Tim Guest’s mother returned to England and he came back to live with her and attend Haverstock School, a comprehensive in north London. She burned her mala, the string of beads with Bhagwan’s picture on them, and all the other relics of her old life. Foundering, still in search of an iden tity, she changed her name a few more times before settling back on the original Anne. She and Martin went through an ecstasy phase, when they believed they were beings from another planet and ‘UFO books began to pile up in our living room’.
Tim had a rough adolescence. ‘In my mid-teens, I drank and took a lot of drugs. I nearly lost it.’ He opens his book with the story of another child, who hanged himself at one of the Bhagwan’s communes in Devon. He says in the book, and repeats to me, that he feels that child could have been him.

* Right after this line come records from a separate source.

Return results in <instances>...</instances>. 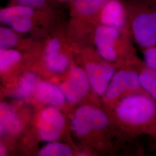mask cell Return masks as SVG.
<instances>
[{
  "mask_svg": "<svg viewBox=\"0 0 156 156\" xmlns=\"http://www.w3.org/2000/svg\"><path fill=\"white\" fill-rule=\"evenodd\" d=\"M136 93H146L140 83L138 72L135 68L122 69L115 73L112 78L104 93V100L112 102Z\"/></svg>",
  "mask_w": 156,
  "mask_h": 156,
  "instance_id": "obj_3",
  "label": "cell"
},
{
  "mask_svg": "<svg viewBox=\"0 0 156 156\" xmlns=\"http://www.w3.org/2000/svg\"><path fill=\"white\" fill-rule=\"evenodd\" d=\"M65 120L62 113L56 108H48L42 112L39 121L41 138L45 141L57 140L62 133Z\"/></svg>",
  "mask_w": 156,
  "mask_h": 156,
  "instance_id": "obj_9",
  "label": "cell"
},
{
  "mask_svg": "<svg viewBox=\"0 0 156 156\" xmlns=\"http://www.w3.org/2000/svg\"><path fill=\"white\" fill-rule=\"evenodd\" d=\"M0 155L1 156H4L6 154V149L4 146L2 145H1L0 147Z\"/></svg>",
  "mask_w": 156,
  "mask_h": 156,
  "instance_id": "obj_22",
  "label": "cell"
},
{
  "mask_svg": "<svg viewBox=\"0 0 156 156\" xmlns=\"http://www.w3.org/2000/svg\"><path fill=\"white\" fill-rule=\"evenodd\" d=\"M149 5L156 8V0H145Z\"/></svg>",
  "mask_w": 156,
  "mask_h": 156,
  "instance_id": "obj_23",
  "label": "cell"
},
{
  "mask_svg": "<svg viewBox=\"0 0 156 156\" xmlns=\"http://www.w3.org/2000/svg\"><path fill=\"white\" fill-rule=\"evenodd\" d=\"M17 37L11 30L4 27L0 28L1 49H10L16 45Z\"/></svg>",
  "mask_w": 156,
  "mask_h": 156,
  "instance_id": "obj_19",
  "label": "cell"
},
{
  "mask_svg": "<svg viewBox=\"0 0 156 156\" xmlns=\"http://www.w3.org/2000/svg\"><path fill=\"white\" fill-rule=\"evenodd\" d=\"M109 0H75L74 6L79 13L93 15L99 13Z\"/></svg>",
  "mask_w": 156,
  "mask_h": 156,
  "instance_id": "obj_15",
  "label": "cell"
},
{
  "mask_svg": "<svg viewBox=\"0 0 156 156\" xmlns=\"http://www.w3.org/2000/svg\"><path fill=\"white\" fill-rule=\"evenodd\" d=\"M135 66L143 89L156 101V73L146 67L143 60H139L135 63Z\"/></svg>",
  "mask_w": 156,
  "mask_h": 156,
  "instance_id": "obj_14",
  "label": "cell"
},
{
  "mask_svg": "<svg viewBox=\"0 0 156 156\" xmlns=\"http://www.w3.org/2000/svg\"><path fill=\"white\" fill-rule=\"evenodd\" d=\"M99 17L101 24L120 31H124L129 26L127 6L121 0H109L101 10Z\"/></svg>",
  "mask_w": 156,
  "mask_h": 156,
  "instance_id": "obj_8",
  "label": "cell"
},
{
  "mask_svg": "<svg viewBox=\"0 0 156 156\" xmlns=\"http://www.w3.org/2000/svg\"><path fill=\"white\" fill-rule=\"evenodd\" d=\"M22 127L20 120L11 106L4 102L0 104L1 134H15Z\"/></svg>",
  "mask_w": 156,
  "mask_h": 156,
  "instance_id": "obj_12",
  "label": "cell"
},
{
  "mask_svg": "<svg viewBox=\"0 0 156 156\" xmlns=\"http://www.w3.org/2000/svg\"><path fill=\"white\" fill-rule=\"evenodd\" d=\"M41 156H69L72 152L67 146L59 143H52L46 145L39 153Z\"/></svg>",
  "mask_w": 156,
  "mask_h": 156,
  "instance_id": "obj_18",
  "label": "cell"
},
{
  "mask_svg": "<svg viewBox=\"0 0 156 156\" xmlns=\"http://www.w3.org/2000/svg\"><path fill=\"white\" fill-rule=\"evenodd\" d=\"M60 48L59 41L53 39L48 44L45 51L46 65L50 71L56 73L64 71L68 64L67 56L60 53Z\"/></svg>",
  "mask_w": 156,
  "mask_h": 156,
  "instance_id": "obj_11",
  "label": "cell"
},
{
  "mask_svg": "<svg viewBox=\"0 0 156 156\" xmlns=\"http://www.w3.org/2000/svg\"><path fill=\"white\" fill-rule=\"evenodd\" d=\"M122 31L100 24L95 29V44L100 56L106 62H116Z\"/></svg>",
  "mask_w": 156,
  "mask_h": 156,
  "instance_id": "obj_5",
  "label": "cell"
},
{
  "mask_svg": "<svg viewBox=\"0 0 156 156\" xmlns=\"http://www.w3.org/2000/svg\"><path fill=\"white\" fill-rule=\"evenodd\" d=\"M117 120L135 135L156 137V101L144 93L128 95L117 103Z\"/></svg>",
  "mask_w": 156,
  "mask_h": 156,
  "instance_id": "obj_1",
  "label": "cell"
},
{
  "mask_svg": "<svg viewBox=\"0 0 156 156\" xmlns=\"http://www.w3.org/2000/svg\"><path fill=\"white\" fill-rule=\"evenodd\" d=\"M130 31L141 50L156 46V24L150 5L145 0H131L127 5Z\"/></svg>",
  "mask_w": 156,
  "mask_h": 156,
  "instance_id": "obj_2",
  "label": "cell"
},
{
  "mask_svg": "<svg viewBox=\"0 0 156 156\" xmlns=\"http://www.w3.org/2000/svg\"><path fill=\"white\" fill-rule=\"evenodd\" d=\"M37 78L32 73H26L23 76L19 84L16 95L19 98H26L32 93L36 86Z\"/></svg>",
  "mask_w": 156,
  "mask_h": 156,
  "instance_id": "obj_16",
  "label": "cell"
},
{
  "mask_svg": "<svg viewBox=\"0 0 156 156\" xmlns=\"http://www.w3.org/2000/svg\"><path fill=\"white\" fill-rule=\"evenodd\" d=\"M35 95L41 102L55 106L61 105L65 101L62 90L48 82H41L35 88Z\"/></svg>",
  "mask_w": 156,
  "mask_h": 156,
  "instance_id": "obj_13",
  "label": "cell"
},
{
  "mask_svg": "<svg viewBox=\"0 0 156 156\" xmlns=\"http://www.w3.org/2000/svg\"><path fill=\"white\" fill-rule=\"evenodd\" d=\"M34 15L33 8L19 5L4 8L0 11L1 22L19 33L27 32L32 27Z\"/></svg>",
  "mask_w": 156,
  "mask_h": 156,
  "instance_id": "obj_6",
  "label": "cell"
},
{
  "mask_svg": "<svg viewBox=\"0 0 156 156\" xmlns=\"http://www.w3.org/2000/svg\"><path fill=\"white\" fill-rule=\"evenodd\" d=\"M90 83L98 95L104 94L115 73L113 67L107 63L90 62L86 66Z\"/></svg>",
  "mask_w": 156,
  "mask_h": 156,
  "instance_id": "obj_10",
  "label": "cell"
},
{
  "mask_svg": "<svg viewBox=\"0 0 156 156\" xmlns=\"http://www.w3.org/2000/svg\"><path fill=\"white\" fill-rule=\"evenodd\" d=\"M21 58L20 54L16 50L9 49H1L0 50V70L4 72Z\"/></svg>",
  "mask_w": 156,
  "mask_h": 156,
  "instance_id": "obj_17",
  "label": "cell"
},
{
  "mask_svg": "<svg viewBox=\"0 0 156 156\" xmlns=\"http://www.w3.org/2000/svg\"><path fill=\"white\" fill-rule=\"evenodd\" d=\"M109 124V120L105 113L94 107L84 105L76 111L72 128L78 135L84 136L92 130L105 129Z\"/></svg>",
  "mask_w": 156,
  "mask_h": 156,
  "instance_id": "obj_4",
  "label": "cell"
},
{
  "mask_svg": "<svg viewBox=\"0 0 156 156\" xmlns=\"http://www.w3.org/2000/svg\"><path fill=\"white\" fill-rule=\"evenodd\" d=\"M19 4L31 8L39 7L45 4V0H16Z\"/></svg>",
  "mask_w": 156,
  "mask_h": 156,
  "instance_id": "obj_21",
  "label": "cell"
},
{
  "mask_svg": "<svg viewBox=\"0 0 156 156\" xmlns=\"http://www.w3.org/2000/svg\"><path fill=\"white\" fill-rule=\"evenodd\" d=\"M62 1H68V0H62Z\"/></svg>",
  "mask_w": 156,
  "mask_h": 156,
  "instance_id": "obj_24",
  "label": "cell"
},
{
  "mask_svg": "<svg viewBox=\"0 0 156 156\" xmlns=\"http://www.w3.org/2000/svg\"><path fill=\"white\" fill-rule=\"evenodd\" d=\"M145 66L156 73V46L142 50Z\"/></svg>",
  "mask_w": 156,
  "mask_h": 156,
  "instance_id": "obj_20",
  "label": "cell"
},
{
  "mask_svg": "<svg viewBox=\"0 0 156 156\" xmlns=\"http://www.w3.org/2000/svg\"><path fill=\"white\" fill-rule=\"evenodd\" d=\"M87 73L83 69L73 67L67 80L60 86L65 97L71 103L81 100L89 89Z\"/></svg>",
  "mask_w": 156,
  "mask_h": 156,
  "instance_id": "obj_7",
  "label": "cell"
},
{
  "mask_svg": "<svg viewBox=\"0 0 156 156\" xmlns=\"http://www.w3.org/2000/svg\"><path fill=\"white\" fill-rule=\"evenodd\" d=\"M155 138V139H156V137H155V138Z\"/></svg>",
  "mask_w": 156,
  "mask_h": 156,
  "instance_id": "obj_25",
  "label": "cell"
}]
</instances>
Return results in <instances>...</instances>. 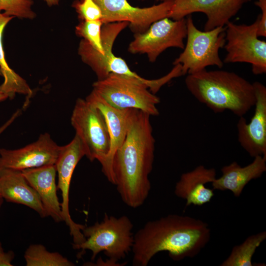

‘I hated my stepfather because, although he and my mother had been together for years, our paths had never crossed. We’d had access to her at different times. But he was the one who physically stopped me when I tried to leave. She had made a vow that, whatever it took, she would do her best to try to sort out the damage that had been done.’
Anee has read his book.’She was very supportive about the writing of it. She knew something had been hurt in our family. I’d say she’s embarrassed now about what feels like a period of folly, but she also feels that it was necessary.’ In the book, he recalls her once telling him: ‘I got lost. I would just give myself away to the moment. I didn’t have a substance that kept me anchored in the things that mattered.’
It is difficult, I say, to understand why she didn’t have more doubts at the time, like when she first arrived in Pune, and there were women sniffing people’s armpits at the gates to make sure a) that they were clean and b) that they weren’t wearing deodorants that might aggravate Bhagwan’s allergies. ‘She did have doubts, both about the direction things were going, and about her relationship with me, but she was getting a lot out of it. And she felt what they were doing was important. It’s easy to be cynical now, but they were trying something that hadn’t been tried before. They believed they were finding an entirely new way of living.’
Bhagwan was largely uninterested in children – he advocated sterilisation for his followers – and thought they would best attain enlightenment by being left alone. Schooling was haphazard at Medina Rajneesh, but Guest took refuge in reading and ended up doing well academically: he went to Sussex University to study psychology and subsequently took the creative writing MA at the University of East Anglia.
Today, he lives in east London with his girlfriend, whom he has been seeing for four years. He says he is unaware of his childhood having had any particular impact on his ability to conduct relationships, although his careless upbringing has made him cautious about parenthood, ‘aware of what a massive thing it is to take on a child’. His attitude to people in groups, however, ‘is more complex. I love living with groups of people, and I love going on holiday in groups’.
My Life in Orange, though slightly patchwork in its construction, is an absorbing piece of writing, all the more compelling for begging as many questions as it answers and for the author’s refusal to ask for pity. There are many moments that betray its heart. One of the adult sannyasis’ favourite encounter groups involved pretending to be in a boat, from which they had to throw one another overboard, which required them to demolish each other’s characters. In 1983, with two weeks off school for Christmas, the Medina children invented their version of this game. They built a boat of pillows and duvets and sat in it watching television from morning to late at night. They didn’t allow any adults in and, if one of them fell out, they’d cry: ‘Shark’, and haul them back on board.